# [WORK INSTRUCTION 1]
In the passage on USC football scholarships, how many players need to go before fall camp for the team to sign 15?
# [WORK INSTRUCTION 2]
Duplicate the section of the passage on USC football scholarships starting with "That means in" and going on through "though, remains unknown.".

START PROVIDED PASSAGE

That means in order to sign 15, six players need to go before fall camp. How that will happen remains to be seen.
One method is for Kiffin and his staff to take away players’ scholarships, which are renewable annually. In that case, former walk-ons, junior linebacker Will Andrew, senior cornerback Tony Burnett and senior center Abe Markowitz, could all see their scholarships revoked.
Another option to dwindle down to 75 would be for players to transfer, presumably players low enough on the depth chart. Who leaves, though, remains unknown.
Rumors have circulated for weeks that sophomore quarterback Jesse Scroggins could be a likely candidate. The Lakewood, Calif., native was not at the team’s unofficial throwing session last Thursday. Though, Scroggins’ status with the program remains — to some degree — speculative at this point.
But the toughest part largely centers around who USC will sign. With fewer and fewer scholarship offerings, USC can’t afford to miss on highly regarded prospects. And don’t think Kiffin, in spite of his recruiting pedigree, hasn’t missed before.

END PROVIDED PASSAGE
START RECORDED DATA

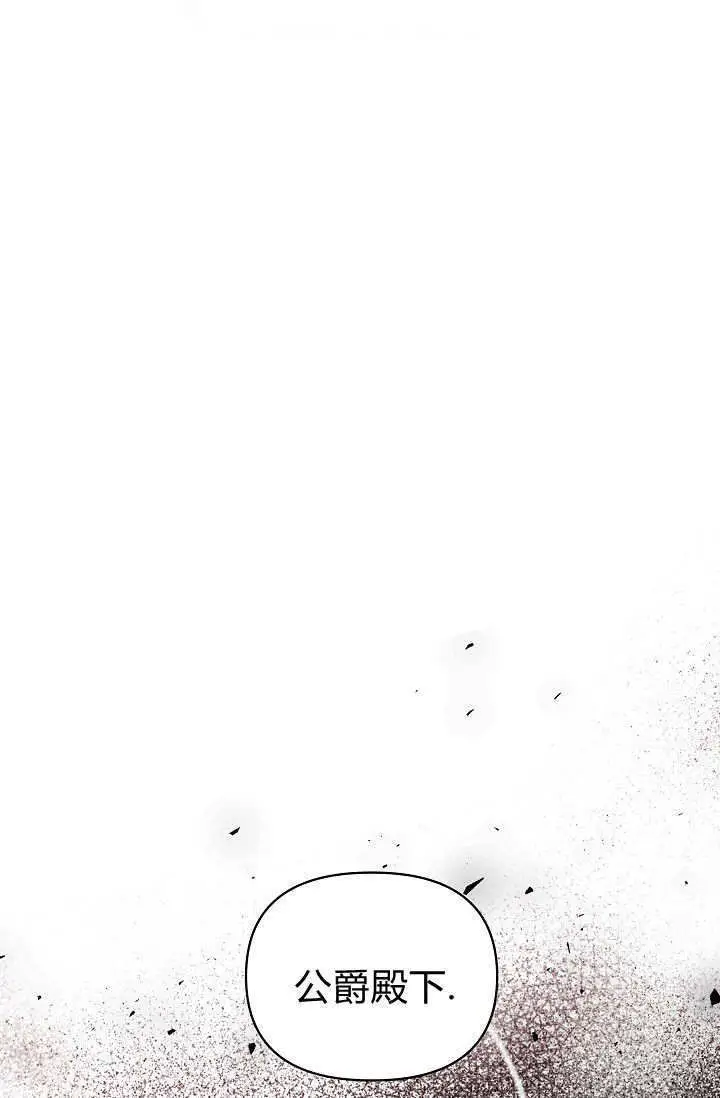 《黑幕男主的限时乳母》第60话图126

END RECORDED DATA
START RECORDED DATA

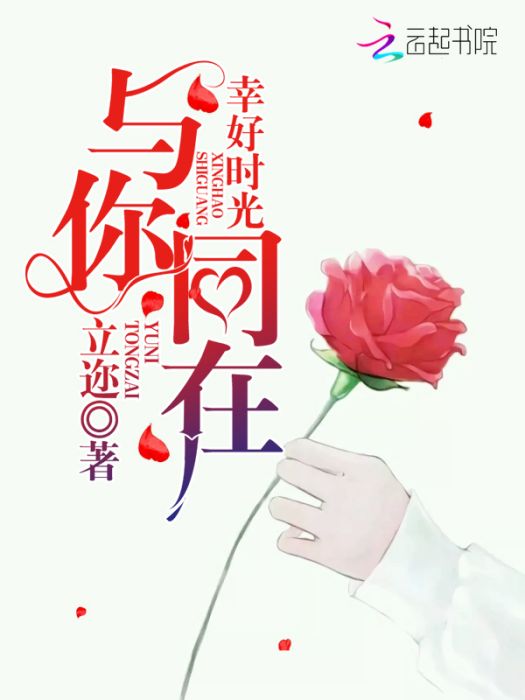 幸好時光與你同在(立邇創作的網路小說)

END RECORDED DATA

# [TASK RESPONSE 1]
Six players.

# [TASK RESPONSE 2]
That means in order to sign 15, six players need to go before fall camp. How that will happen remains to be seen.
One method is for Kiffin and his staff to take away players’ scholarships, which are renewable annually. In that case, former walk-ons, junior linebacker Will Andrew, senior cornerback Tony Burnett and senior center Abe Markowitz, could all see their scholarships revoked.
Another option to dwindle down to 75 would be for players to transfer, presumably players low enough on the depth chart. Who leaves, though, remains unknown.